The job is to find each line of the records below that includes the word "Book" and copy it.

▸ DATA EXTRACTS
>>>>

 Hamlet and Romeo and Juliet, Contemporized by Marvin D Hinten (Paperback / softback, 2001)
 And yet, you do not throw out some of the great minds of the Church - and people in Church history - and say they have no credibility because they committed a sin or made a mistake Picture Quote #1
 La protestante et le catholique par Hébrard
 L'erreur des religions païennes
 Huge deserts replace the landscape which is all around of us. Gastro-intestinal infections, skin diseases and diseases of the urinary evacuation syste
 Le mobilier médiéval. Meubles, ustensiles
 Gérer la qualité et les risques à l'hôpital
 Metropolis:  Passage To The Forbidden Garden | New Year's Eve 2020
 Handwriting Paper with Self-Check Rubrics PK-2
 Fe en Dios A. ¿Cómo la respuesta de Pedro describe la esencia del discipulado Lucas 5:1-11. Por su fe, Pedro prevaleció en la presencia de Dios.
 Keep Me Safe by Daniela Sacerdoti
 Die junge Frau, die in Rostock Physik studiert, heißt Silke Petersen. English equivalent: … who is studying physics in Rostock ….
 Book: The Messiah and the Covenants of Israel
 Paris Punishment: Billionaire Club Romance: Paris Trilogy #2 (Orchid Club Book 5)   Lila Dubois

<<<<
>>>>

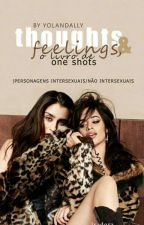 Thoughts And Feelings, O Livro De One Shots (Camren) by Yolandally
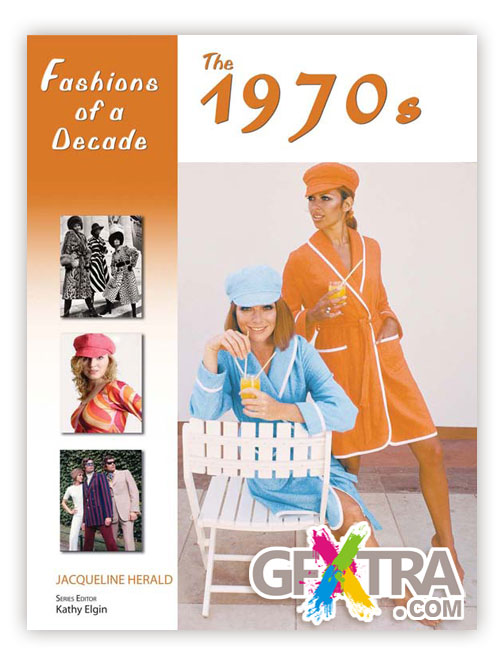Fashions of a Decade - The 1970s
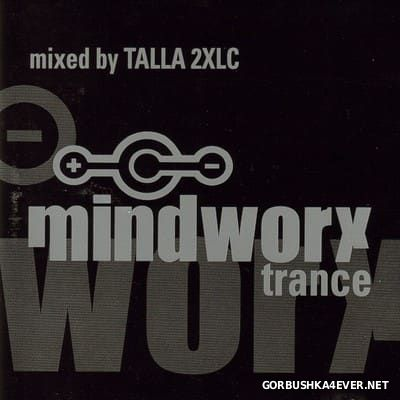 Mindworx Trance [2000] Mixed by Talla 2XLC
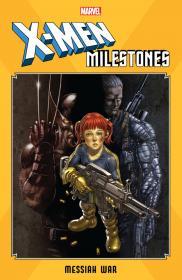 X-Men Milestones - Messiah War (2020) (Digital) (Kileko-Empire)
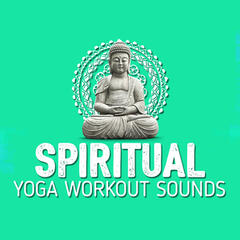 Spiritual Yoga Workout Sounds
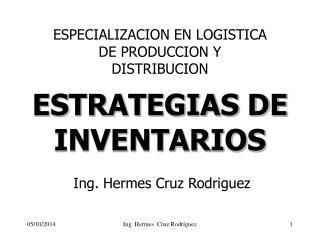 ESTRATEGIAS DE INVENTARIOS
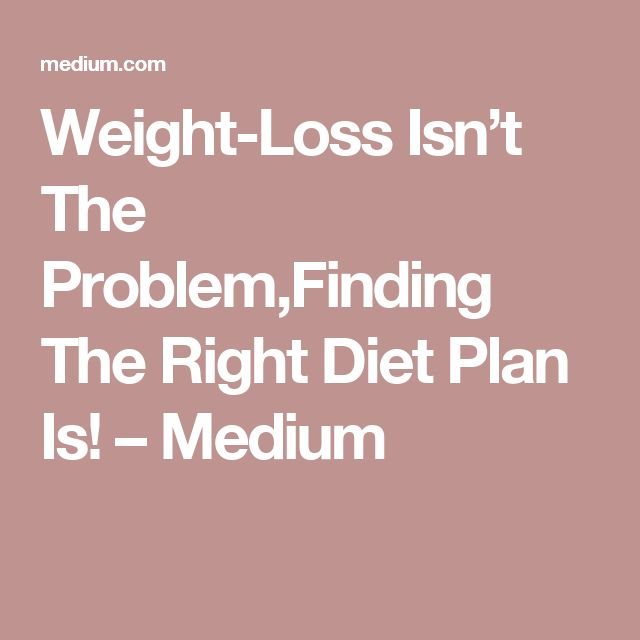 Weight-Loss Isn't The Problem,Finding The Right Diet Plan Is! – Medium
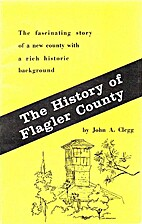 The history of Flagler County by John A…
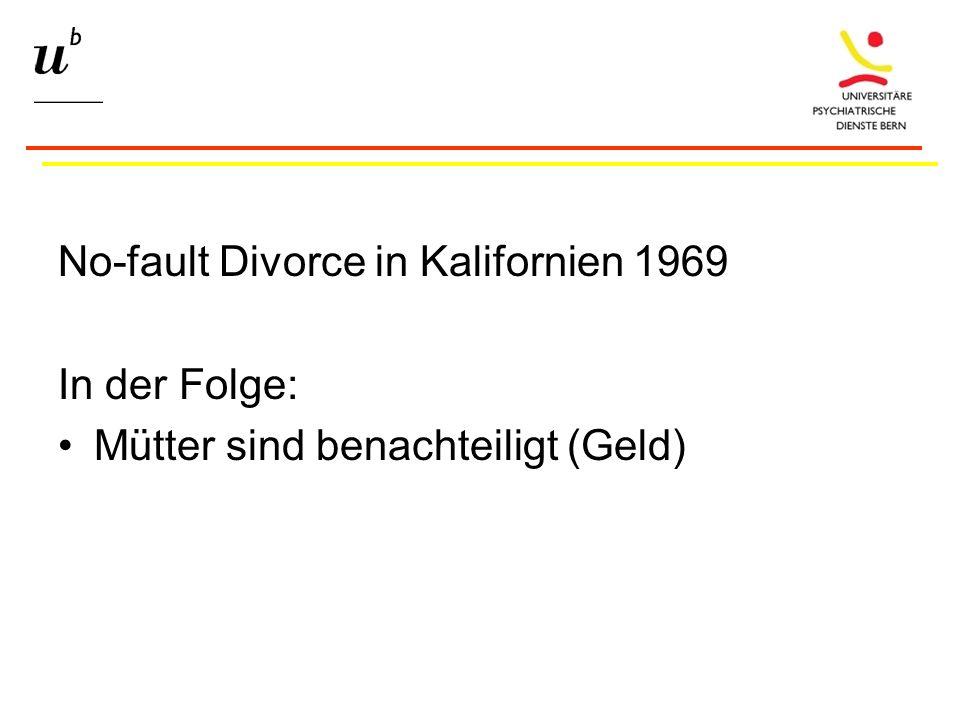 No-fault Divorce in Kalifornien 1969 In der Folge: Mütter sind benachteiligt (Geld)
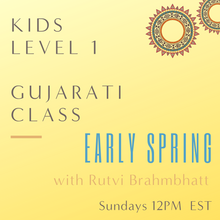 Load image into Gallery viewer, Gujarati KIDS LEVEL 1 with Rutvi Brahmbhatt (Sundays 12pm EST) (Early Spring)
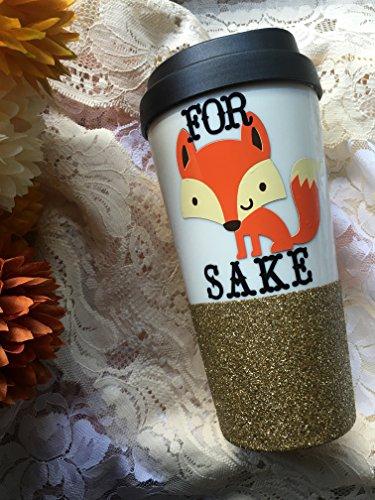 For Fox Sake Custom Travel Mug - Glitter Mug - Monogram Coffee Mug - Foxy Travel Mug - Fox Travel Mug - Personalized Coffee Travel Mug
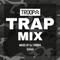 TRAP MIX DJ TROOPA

<<<<
>>>>

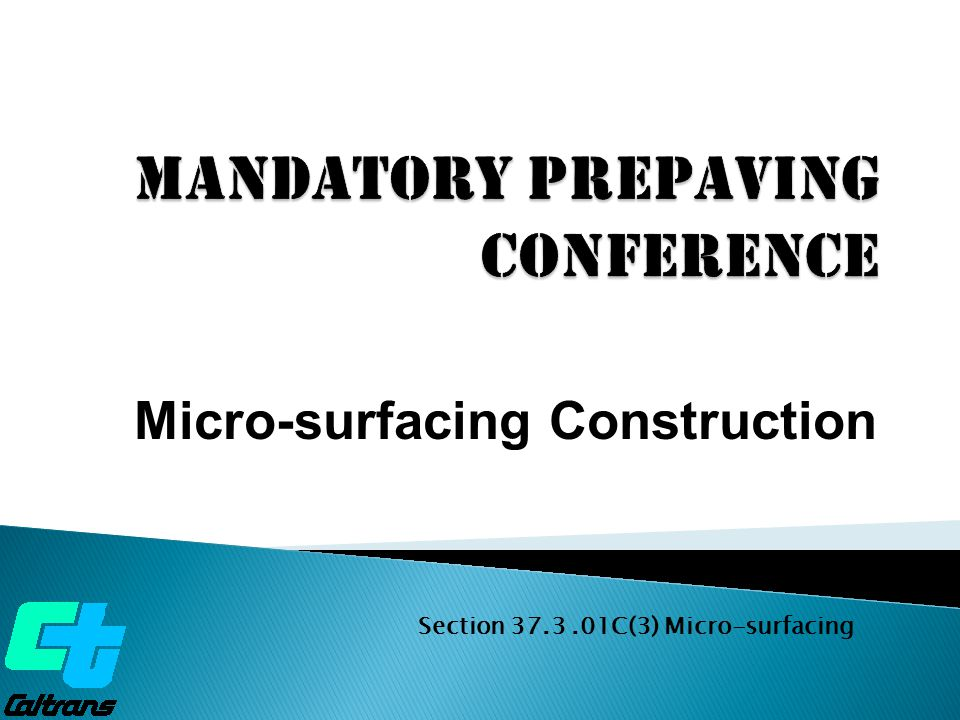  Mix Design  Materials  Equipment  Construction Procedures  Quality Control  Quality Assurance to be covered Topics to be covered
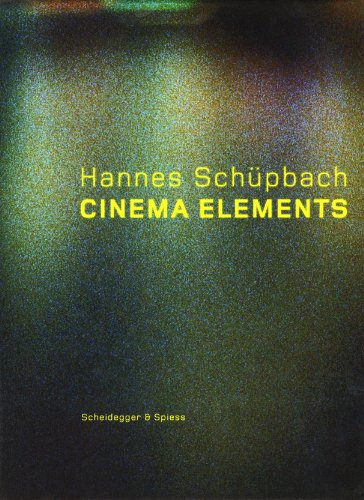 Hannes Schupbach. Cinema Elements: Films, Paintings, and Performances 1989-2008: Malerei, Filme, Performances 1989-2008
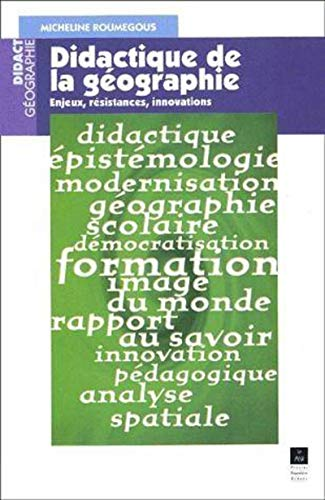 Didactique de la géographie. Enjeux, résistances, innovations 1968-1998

<<<<

▸ WRITTEN RESPONSE
 Book: The Messiah and the Covenants of Israel
 Paris Punishment: Billionaire Club Romance: Paris Trilogy #2 (Orchid Club Book 5)   Lila Dubois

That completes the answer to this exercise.